The vapour pressure of mercury is pretty low for a liquid (but high for a metal), less then 0,2 Pascal at ambient temperature. The vapour pressure of water is about 1000 times that. (On the flipside, a molecule of water weights about 1/10 that of an atom of mercury, and when water evaporates, it cools down a lot more, inhibiting further evaporation.) So just to get a feel for it, mercury stays where it is much more willingly then water. As long as the mecury is kept cool and does not experience a permanent air flow, it will only leak tiny amounts. Now some perspective, the yearly mercury emissions due to anthropogenic sources are estimated to be about 2000 tons. (metric, obviously) About 1000 tons of mercury are released from "artisanal (small scale) gold mining and refining", which makes up about 12 % to 15 % of total yearly gold production. About 400 tons of mercury are released from burning coal. That means that any losses of mercury from a mercury mirror are, globally, a drop in the bucket and absolutely meaningless. I bet that the effective mercury release due to the production of electronics in their systems and from the energy consumption to keep it running are higher then from evaporation. The environmental impact of mercury mirrors are meaningsless, they might just be a minor, controllable health risk for the employees, but I'm sure they use proper safety measures. It might even be that the production of conventional mirrors emits more mercury due to electronics and burning coal due to the higher energy- and labour requirements. All in all, I would say that there is close to zero environmental damage from using a mercury mirror over a different mirror.

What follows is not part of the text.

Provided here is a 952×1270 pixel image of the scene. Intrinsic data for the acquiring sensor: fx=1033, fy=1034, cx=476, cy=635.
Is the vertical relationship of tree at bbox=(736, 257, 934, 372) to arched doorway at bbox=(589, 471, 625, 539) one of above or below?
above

If we ignore spills (that could happen any time mercury is used) evaporation would be a concern. Generally people wouldn't be allowed in the room when the mirror was uncovered. Although they wouldn't be allowed anyway to reduce vibrations. The building would also need a slight negative pressure to reduce air from leaving the opening. Nothing basic air quality management systems couldn't handle.

You don't need a mold for a glass mirror - in fact, large parabolic mirrors are made by spinning molten glass and letting it cool down very slowly.

It would have to freeze while spinning and I imagine it might not freeze evenly. The whole apparatus would have to be kept at -39C which probably costs more energy than spinning it, and everything has to tolerate that temperature. And we already know how to make a solid one with glass mirror.

Not if you have to ship it into space.

@@Bunnysinger admittedly, but as was also pointed out later in the video there are other obstacles, like the low temperatures and the low pressure, with together with the high vapor pressure of mercury will lead to quick evaporation. There are other alloys, but for the dark-side of the moon with -180°C the choice even of ionic liquids should be limited, balancing between freezing and immediate evaporation. Also still the containment vessel and motor assembly would need to be transported to space/the moon. JWST has shown that a quite thin, free-standing membrane can work as mirror surface, which sounds much more attractive.

I wonder if they could use galinstan instead. Not toxic and it freezes at 11C so they could spin and freeze then stop spinning for the duration of the observation.

It's not "highly toxic" as long as it remains a liquid. People keep confusing metallic mercury with mercury vapour and organic mercury salts.